ЗАДАНИЕ A: Перепечатайте из интервью с директором палеомузея отрывок от «Директор Вятского палеомузея» до «или это необязательно?» включительно.

ТЕКСТ ДЛЯ ЧТЕНИЯ:
Директор Вятского палеомузея Алексей Торопов: «Оценить культуру цифрами сложно»
Особенности «ремесла»
– Алексей Леонидович, прежде чем стать директором вы прошли путь от рядового работника, выезжающего на раскопки. На ваш взгляд, во главе узкопрофильного учреждения должен стоять тот, кто знает от и до внутреннюю работу, или это необязательно?
– Необязательно. На руководящую должность можно поставить хорошего управленца, экономиста, далекого от внутренней, профильной работы учреждения. Но он не должен сидеть в кабинете: чтобы грамотно руководить, ему придется вникать во все тонкости. В случае с палеонтологическим музеем это вопросы организации выездов в труднодоступные места нахождения остатков древних животных и растений, организация транспортировки многокилограммовой загипсованной находки в лабораторию, участие в конференциях, экспедициях в другие регионы. Когда ты сам все это испытал, то представляешь, что испытывают твои сотрудники в определенных ситуациях, и стараешься сразу проработать эти моменты.

ЗАДАНИЕ B: Оформите как JSON-список строк часть записей от строки со словами «In the group» до строки со словами «the wave face at point (74, 75) →» включительно. Каждая строка должна стать отдельной строкой списка, пустые строки пропустите.

[Записи из набора данных]

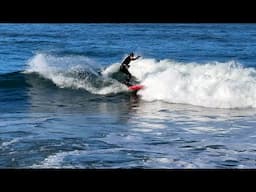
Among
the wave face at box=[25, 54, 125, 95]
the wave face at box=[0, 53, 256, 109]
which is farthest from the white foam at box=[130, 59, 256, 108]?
the wave face at box=[25, 54, 125, 95]

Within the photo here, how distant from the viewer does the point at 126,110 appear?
15008 millimetres

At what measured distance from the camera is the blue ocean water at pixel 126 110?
27.5 ft

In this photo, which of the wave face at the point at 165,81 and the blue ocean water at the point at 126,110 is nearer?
the blue ocean water at the point at 126,110

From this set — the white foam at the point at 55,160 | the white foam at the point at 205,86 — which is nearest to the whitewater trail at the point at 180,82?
the white foam at the point at 205,86

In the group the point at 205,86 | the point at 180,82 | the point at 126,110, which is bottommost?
the point at 126,110

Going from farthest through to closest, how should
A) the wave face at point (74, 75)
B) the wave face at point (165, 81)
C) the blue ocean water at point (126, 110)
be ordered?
the wave face at point (74, 75) → the wave face at point (165, 81) → the blue ocean water at point (126, 110)

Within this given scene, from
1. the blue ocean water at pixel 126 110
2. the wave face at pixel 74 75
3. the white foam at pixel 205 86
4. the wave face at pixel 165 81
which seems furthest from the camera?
the wave face at pixel 74 75

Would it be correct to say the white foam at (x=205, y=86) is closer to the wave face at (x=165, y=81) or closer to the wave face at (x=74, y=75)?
the wave face at (x=165, y=81)

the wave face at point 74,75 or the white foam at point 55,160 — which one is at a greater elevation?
the wave face at point 74,75

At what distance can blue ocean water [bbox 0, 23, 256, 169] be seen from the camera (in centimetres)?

ПРАВИЛЬНЫЙ ОТВЕТ A:
Директор Вятского палеомузея Алексей Торопов: «Оценить культуру цифрами сложно»
Особенности «ремесла»
– Алексей Леонидович, прежде чем стать директором вы прошли путь от рядового работника, выезжающего на раскопки. На ваш взгляд, во главе узкопрофильного учреждения должен стоять тот, кто знает от и до внутреннюю работу, или это необязательно?

ПРАВИЛЬНЫЙ ОТВЕТ B:
[
  "In the group the point at 205,86 | the point at 180,82 | the point at 126,110, which is bottommost?",
  "the point at 126,110",
  "Going from farthest through to closest, how should",
  "A) the wave face at point (74, 75)",
  "B) the wave face at point (165, 81)",
  "C) the blue ocean water at point (126, 110)",
  "be ordered?",
  "the wave face at point (74, 75) → the wave face at point (165, 81) → the blue ocean water at point (126, 110)"
]